*Required work*: Count the lines in the data below that contain the string "pixel", treating uppercase and lowercase as different. Give only the number.

*Listing*:
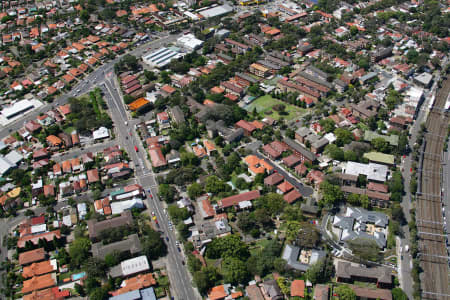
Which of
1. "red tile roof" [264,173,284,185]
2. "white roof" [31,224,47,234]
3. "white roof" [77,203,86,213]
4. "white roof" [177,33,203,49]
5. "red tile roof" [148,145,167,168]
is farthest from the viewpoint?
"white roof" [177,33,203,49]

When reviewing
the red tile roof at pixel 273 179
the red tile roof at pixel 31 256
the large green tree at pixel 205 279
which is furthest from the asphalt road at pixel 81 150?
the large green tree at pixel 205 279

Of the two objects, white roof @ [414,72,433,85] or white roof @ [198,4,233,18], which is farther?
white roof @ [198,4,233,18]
==
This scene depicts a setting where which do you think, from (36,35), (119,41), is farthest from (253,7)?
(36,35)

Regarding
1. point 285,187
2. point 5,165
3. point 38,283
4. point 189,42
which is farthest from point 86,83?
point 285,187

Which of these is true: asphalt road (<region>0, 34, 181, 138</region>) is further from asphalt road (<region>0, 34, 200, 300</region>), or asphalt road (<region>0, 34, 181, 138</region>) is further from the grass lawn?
...
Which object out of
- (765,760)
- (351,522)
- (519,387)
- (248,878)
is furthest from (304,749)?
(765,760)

*Complete output*: 5